■ Your assignment ■
In the account of the purse-snatching, what was the writer taking to a friend shortly after midnight?

:: Document extract ::

Here’s how it went down…

At about 11pm Saturday night, I returned to D.C. from a week in Tennessee.  Shortly after midnight, I left my apartment building to take a gift of local Nashville artisan chocolate (58% dark) to a friend.  I was carrying the gift bag and a small canvas purse in my hand.  Less than 1/2 block from my doorway, two chubby, sweet-faced black youths approached.  One lunged at me and grabbed my purse.  After a struggle, he ran off with it.

His friend kept strolling slowly along.

I kicked off my sandals and took off after the thief.  As I passed the friend, I punched him HARD in the arm and vented “F*** YOU.” 

I think I heard him respond, “I didn’t do anything, m’am.”

I kicked off (and broke) my sandals.

I chased the mugger for a few blocks, screaming for help the entire time.  People perked up, but not quite in time.  I lost him as he disappeared around a corner.  Thankfully, a neighbor saw which direction he’d headed.  I gave up my pursuit in exchange for calling the police.  They came quickly, neighbors offered support, everyone was great.  After much report-taking, one of the officers and I traced the mugger’s steps and recovered my belongings except the chocolate and about $60.  Overall, it could have been worse.

Fighting back felt great.  Wrestling, screaming, punching, running.  Paying attention to details served well.  Following, searching, finding.  Asking for help was a huge relief.  Not-alone, cared for.

Still, what to do with the mixed emotions and adrenaline at the end of the night’s events?

Yoga.

Yoga and related practices, I should add.  I was wired trying to fall asleep, so I accessed my Somatic Experiencing resources, laying flat on my back with my hands on my hips, breathing deeply and settling myself a bit.   After a little while, I was able to turn on my side, curl up, and drift off.

Before falling asleep, though, I giggled at a vision of this young punk, at home with the video game, chili dog and Big Gulp he just bought with my cash…and digging into a big bar of frou-frou artisan chocolate!  He’d be ruined forever.  I could see it – the next day, his friends offer him some M&Ms and he’s like, “Ick, gross, no way.”

The morning after the mugging, I taught my weekly meditation and yoga classes.  For the guided meditation, we practiced an adaptation of Buddhist Metta.  “May all beings be well,” we inhaled.  “May all beings be free of suffering,” we exhaled.  I included my mugger and his friend in those wishes.  After meditation, a student noted, “It can be hard to wish well for those who’ve harmed me.”  I shared that the Yoga Sutras of Patanjali (and a great therapist) helped me understand that people who cause pain are most likely in pain themselves.  If I meditate on their well-being and direct compassion toward them, perhaps they will hurt less and therefore hurt others less frequently.

:::
:: Recorded information ::

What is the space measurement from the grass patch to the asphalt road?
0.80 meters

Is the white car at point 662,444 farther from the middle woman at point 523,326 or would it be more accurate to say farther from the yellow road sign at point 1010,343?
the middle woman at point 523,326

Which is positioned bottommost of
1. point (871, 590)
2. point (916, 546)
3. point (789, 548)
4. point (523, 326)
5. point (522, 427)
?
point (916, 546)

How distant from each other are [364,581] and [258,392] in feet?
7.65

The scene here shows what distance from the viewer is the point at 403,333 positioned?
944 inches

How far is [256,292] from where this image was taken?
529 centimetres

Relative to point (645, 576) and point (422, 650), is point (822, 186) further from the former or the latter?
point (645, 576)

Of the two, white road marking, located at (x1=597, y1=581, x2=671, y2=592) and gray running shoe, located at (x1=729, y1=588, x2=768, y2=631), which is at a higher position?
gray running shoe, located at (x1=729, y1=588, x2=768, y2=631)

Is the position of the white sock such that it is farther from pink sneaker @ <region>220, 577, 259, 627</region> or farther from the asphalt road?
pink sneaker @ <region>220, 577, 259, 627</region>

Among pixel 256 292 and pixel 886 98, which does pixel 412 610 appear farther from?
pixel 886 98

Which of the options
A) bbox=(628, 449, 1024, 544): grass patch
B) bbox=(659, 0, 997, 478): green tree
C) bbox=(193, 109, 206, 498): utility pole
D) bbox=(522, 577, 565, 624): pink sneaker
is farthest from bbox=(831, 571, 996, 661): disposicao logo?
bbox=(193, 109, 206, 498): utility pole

:::
:: Recorded information ::

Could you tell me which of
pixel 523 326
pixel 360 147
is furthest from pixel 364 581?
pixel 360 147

:::

■ Response area ■
A gift of local Nashville artisan chocolate (58% dark).